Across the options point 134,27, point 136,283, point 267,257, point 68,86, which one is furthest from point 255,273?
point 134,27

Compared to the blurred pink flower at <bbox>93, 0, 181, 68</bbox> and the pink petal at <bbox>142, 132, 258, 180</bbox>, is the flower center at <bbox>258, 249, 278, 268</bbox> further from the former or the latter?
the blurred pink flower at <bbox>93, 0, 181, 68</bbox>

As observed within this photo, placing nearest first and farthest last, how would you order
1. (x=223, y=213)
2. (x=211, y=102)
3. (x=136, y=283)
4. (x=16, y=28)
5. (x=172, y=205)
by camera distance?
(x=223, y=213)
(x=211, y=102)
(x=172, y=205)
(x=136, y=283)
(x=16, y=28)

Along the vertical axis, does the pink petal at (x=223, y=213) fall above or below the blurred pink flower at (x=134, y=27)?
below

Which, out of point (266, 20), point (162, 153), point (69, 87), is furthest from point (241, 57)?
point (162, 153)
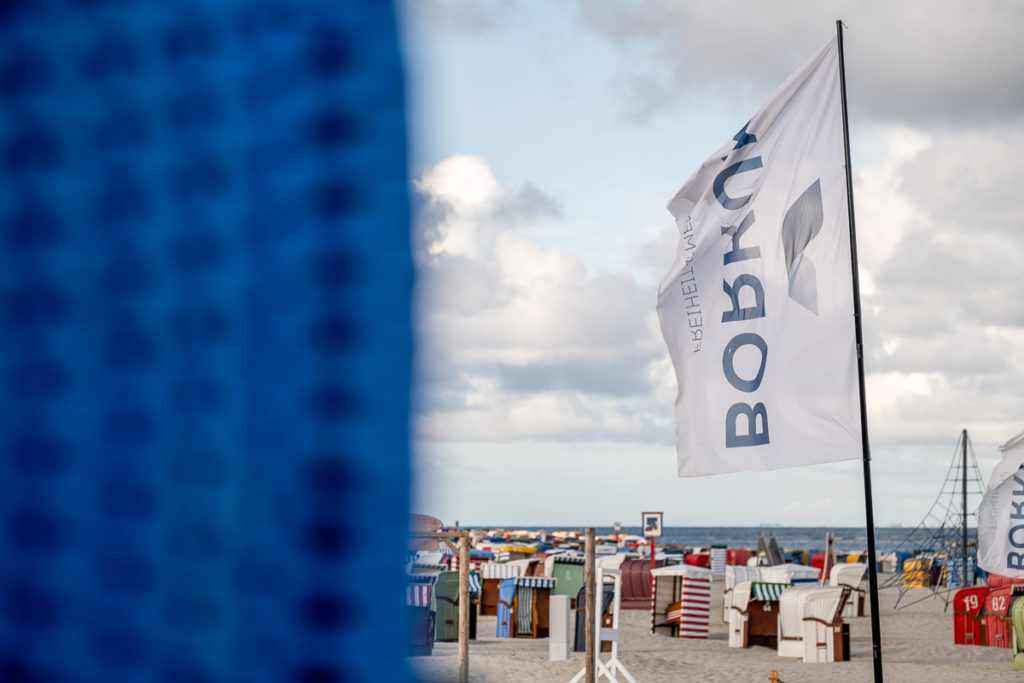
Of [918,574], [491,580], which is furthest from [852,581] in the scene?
[918,574]

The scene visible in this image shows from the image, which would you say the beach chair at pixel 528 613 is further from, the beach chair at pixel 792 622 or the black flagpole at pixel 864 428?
the black flagpole at pixel 864 428

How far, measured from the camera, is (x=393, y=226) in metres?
0.45

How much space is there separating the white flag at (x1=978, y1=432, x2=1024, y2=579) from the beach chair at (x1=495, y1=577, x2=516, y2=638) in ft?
31.6

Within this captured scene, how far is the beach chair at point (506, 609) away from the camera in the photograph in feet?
69.1

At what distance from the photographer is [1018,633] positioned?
53.1 ft

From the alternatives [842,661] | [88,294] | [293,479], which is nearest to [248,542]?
[293,479]

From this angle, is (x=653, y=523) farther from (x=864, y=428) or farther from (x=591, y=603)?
(x=864, y=428)

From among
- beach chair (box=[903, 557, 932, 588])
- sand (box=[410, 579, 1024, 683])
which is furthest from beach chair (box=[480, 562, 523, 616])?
beach chair (box=[903, 557, 932, 588])

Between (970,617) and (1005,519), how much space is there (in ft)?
25.1

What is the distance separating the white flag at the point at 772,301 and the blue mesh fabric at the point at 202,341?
25.7ft

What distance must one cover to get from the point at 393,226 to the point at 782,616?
19866mm

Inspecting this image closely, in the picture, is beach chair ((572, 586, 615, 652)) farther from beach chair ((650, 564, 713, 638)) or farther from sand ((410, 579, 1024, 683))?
beach chair ((650, 564, 713, 638))

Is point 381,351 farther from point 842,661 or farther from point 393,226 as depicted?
point 842,661

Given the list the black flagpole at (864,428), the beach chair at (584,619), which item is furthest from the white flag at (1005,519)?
the black flagpole at (864,428)
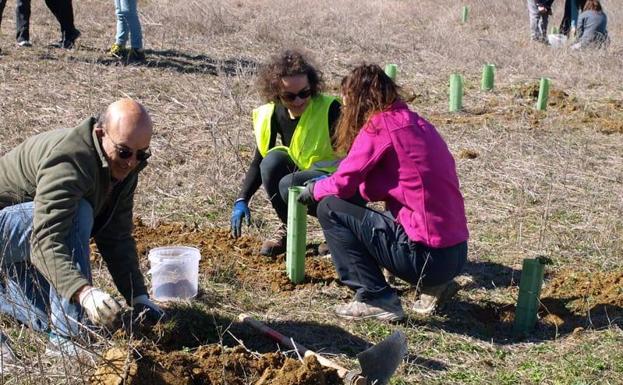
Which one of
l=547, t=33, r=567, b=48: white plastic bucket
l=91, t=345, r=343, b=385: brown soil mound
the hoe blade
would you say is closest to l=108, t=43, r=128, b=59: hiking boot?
l=91, t=345, r=343, b=385: brown soil mound

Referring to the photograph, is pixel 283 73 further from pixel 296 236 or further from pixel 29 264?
pixel 29 264

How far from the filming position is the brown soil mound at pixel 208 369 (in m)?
2.78

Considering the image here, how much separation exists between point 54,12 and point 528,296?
720 cm

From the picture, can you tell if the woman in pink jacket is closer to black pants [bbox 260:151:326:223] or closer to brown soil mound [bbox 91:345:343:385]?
black pants [bbox 260:151:326:223]

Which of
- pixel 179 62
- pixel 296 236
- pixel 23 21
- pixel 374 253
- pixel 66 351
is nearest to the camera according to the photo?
pixel 66 351

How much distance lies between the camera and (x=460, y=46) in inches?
490

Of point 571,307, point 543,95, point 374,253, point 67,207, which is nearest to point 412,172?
point 374,253

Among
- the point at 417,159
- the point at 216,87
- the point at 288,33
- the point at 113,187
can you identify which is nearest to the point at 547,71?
the point at 288,33

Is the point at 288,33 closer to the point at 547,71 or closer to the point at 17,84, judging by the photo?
the point at 547,71

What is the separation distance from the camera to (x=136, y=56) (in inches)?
363

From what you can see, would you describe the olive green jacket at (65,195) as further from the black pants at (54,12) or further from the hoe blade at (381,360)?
the black pants at (54,12)

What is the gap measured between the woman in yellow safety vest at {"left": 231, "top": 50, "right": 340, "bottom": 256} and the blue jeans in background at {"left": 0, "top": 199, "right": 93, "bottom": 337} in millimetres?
1451

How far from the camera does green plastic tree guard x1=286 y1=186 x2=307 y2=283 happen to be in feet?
14.0

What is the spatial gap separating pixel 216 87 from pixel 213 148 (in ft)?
6.91
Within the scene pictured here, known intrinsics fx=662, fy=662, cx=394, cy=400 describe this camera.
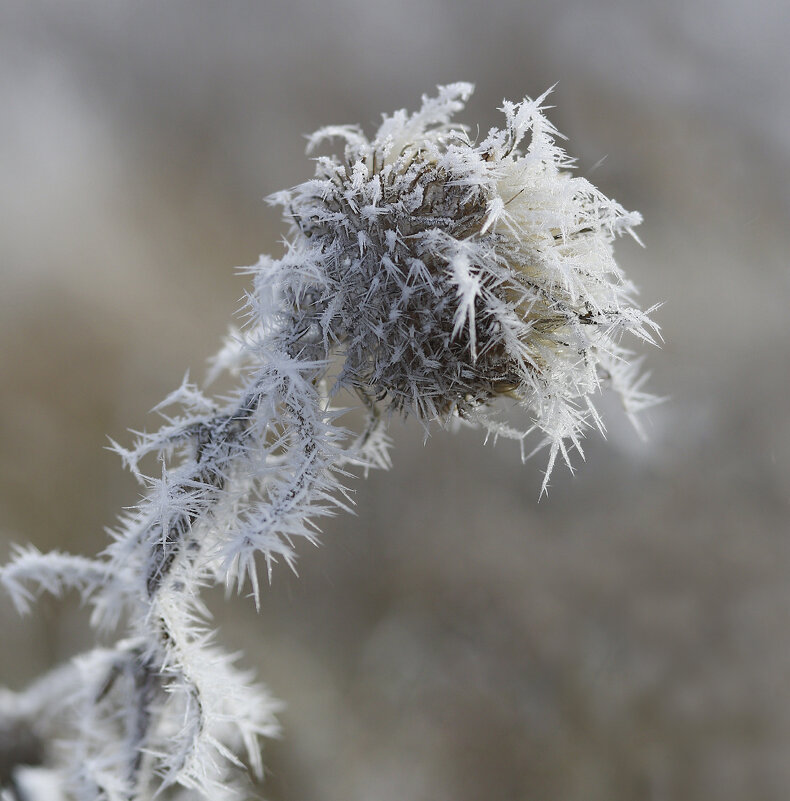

_ _ _

Job
Could you edit all the items above by putting "lens" in place of "camera" everywhere, changing nothing else, and give them again without the pictures?

Task result
Across the options point 134,27, point 136,283, point 267,257, point 68,86, which one is furthest from point 255,273?
point 134,27

Compared to the blurred pink flower at <bbox>93, 0, 181, 68</bbox> and the pink petal at <bbox>142, 132, 258, 180</bbox>, is the flower center at <bbox>258, 249, 278, 268</bbox> further from the former or the latter?
the blurred pink flower at <bbox>93, 0, 181, 68</bbox>

As observed within this photo, placing nearest first and farthest last, how would you order
1. (x=223, y=213)
2. (x=211, y=102)
3. (x=136, y=283)
4. (x=16, y=28)
5. (x=172, y=205)
by lens distance?
(x=223, y=213)
(x=211, y=102)
(x=172, y=205)
(x=136, y=283)
(x=16, y=28)

Along the vertical axis, does the pink petal at (x=223, y=213) fall above or below the blurred pink flower at (x=134, y=27)?
below

Which, out of point (266, 20), point (162, 153), point (69, 87), is furthest from point (241, 57)?
point (162, 153)
Of [918,574], [491,580], which is furthest from [852,581] in the scene?
[918,574]

The scene visible in this image shows from the image, which would you say the beach chair at pixel 528 613 is further from, the beach chair at pixel 792 622 or the black flagpole at pixel 864 428?
the black flagpole at pixel 864 428

How far, measured from the lens, is (x=393, y=226) in metres?
0.45

How much space is there separating the white flag at (x1=978, y1=432, x2=1024, y2=579) from the beach chair at (x1=495, y1=577, x2=516, y2=638) in ft?
31.6

Within this captured scene, how far is the beach chair at point (506, 609) away from the lens in the photograph in feet?
69.1

At what distance from the photographer is [1018,633] positioned?
53.1 ft

From the alternatives [842,661] | [88,294] | [293,479], which is nearest to [248,542]?
[293,479]

From this angle, is (x=653, y=523) farther from (x=864, y=428) or farther from (x=591, y=603)?
(x=864, y=428)

From among
- beach chair (box=[903, 557, 932, 588])
- sand (box=[410, 579, 1024, 683])
which is furthest from beach chair (box=[480, 562, 523, 616])?
beach chair (box=[903, 557, 932, 588])

Between (970,617) and (1005,519), how much space is there (in ft)?
25.1

What is the distance separating the white flag at the point at 772,301 and the blue mesh fabric at the point at 202,341?
25.7ft

What distance must one cover to get from the point at 393,226 to the point at 782,616?
19866mm

Inspecting this image closely, in the picture, is beach chair ((572, 586, 615, 652)) farther from beach chair ((650, 564, 713, 638)) or farther from sand ((410, 579, 1024, 683))?
beach chair ((650, 564, 713, 638))

Is point 381,351 farther from point 842,661 or farther from point 393,226 as depicted?
point 842,661

Given the list the black flagpole at (864,428), the beach chair at (584,619), which item is furthest from the white flag at (1005,519)?
the black flagpole at (864,428)
Which one of
l=547, t=33, r=567, b=48: white plastic bucket
l=91, t=345, r=343, b=385: brown soil mound
the hoe blade
would you say is closest to l=108, t=43, r=128, b=59: hiking boot?
l=91, t=345, r=343, b=385: brown soil mound

Referring to the photograph, is pixel 283 73 further from pixel 296 236 or further from pixel 29 264?
pixel 29 264

How far from the filming position is the brown soil mound at pixel 208 369 (in m)?
2.78

Considering the image here, how much separation exists between point 54,12 and point 528,296?
720 cm

From the picture, can you tell if the woman in pink jacket is closer to black pants [bbox 260:151:326:223] or closer to brown soil mound [bbox 91:345:343:385]?
black pants [bbox 260:151:326:223]

Which of
- pixel 179 62
- pixel 296 236
- pixel 23 21
- pixel 374 253
- pixel 66 351
is nearest to the lens according to the photo?
pixel 66 351

How much distance lies between the lens and (x=460, y=46) in inches?
490

Of point 571,307, point 543,95, point 374,253, point 67,207, which is nearest to point 412,172?
point 374,253

Among
- the point at 417,159
- the point at 216,87
- the point at 288,33
- the point at 113,187
can you identify which is nearest to the point at 547,71?
the point at 288,33

Is the point at 288,33 closer to the point at 547,71 or closer to the point at 17,84, judging by the photo?
the point at 547,71

What is the separation distance from the lens to (x=136, y=56) (in inches)?
363

From what you can see, would you describe the olive green jacket at (65,195) as further from the black pants at (54,12) or further from the hoe blade at (381,360)?
the black pants at (54,12)

What is the gap measured between the woman in yellow safety vest at {"left": 231, "top": 50, "right": 340, "bottom": 256} and the blue jeans in background at {"left": 0, "top": 199, "right": 93, "bottom": 337} in millimetres?
1451

How far from the lens does green plastic tree guard x1=286 y1=186 x2=307 y2=283 happen to be in feet?
14.0

What is the spatial gap separating pixel 216 87 from pixel 213 148 (in ft)?
6.91
Within the scene pictured here, known intrinsics fx=662, fy=662, cx=394, cy=400 describe this lens.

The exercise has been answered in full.